▶ **Activity**
Each line starting at the one that contains "germany, fc bayern" and ending at the one that contains "2ea352aac5b1 new in" must be returned exactly, and the rest of the listing is left out.

▶ **Data extract**
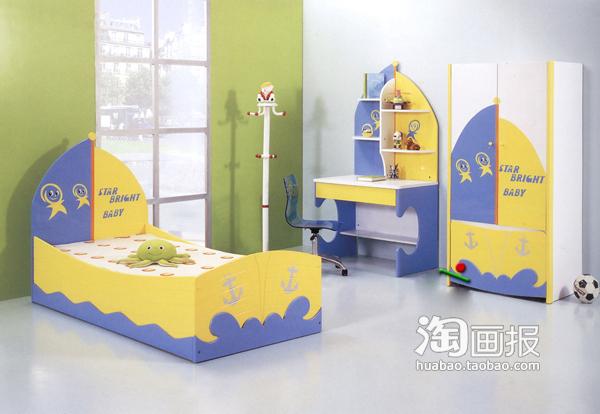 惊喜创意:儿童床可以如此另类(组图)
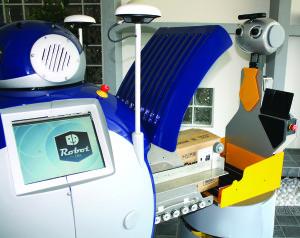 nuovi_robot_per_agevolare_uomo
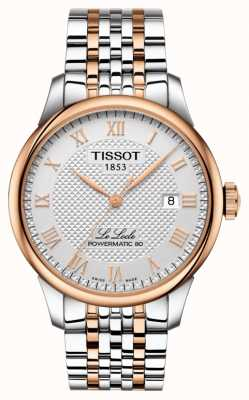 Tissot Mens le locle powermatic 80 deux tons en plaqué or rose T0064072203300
--
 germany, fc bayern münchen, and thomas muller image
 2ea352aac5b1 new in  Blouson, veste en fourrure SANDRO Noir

▶ **Response to the exercise**
 germany, fc bayern münchen, and thomas muller image
 2ea352aac5b1 new in  Blouson, veste en fourrure SANDRO Noir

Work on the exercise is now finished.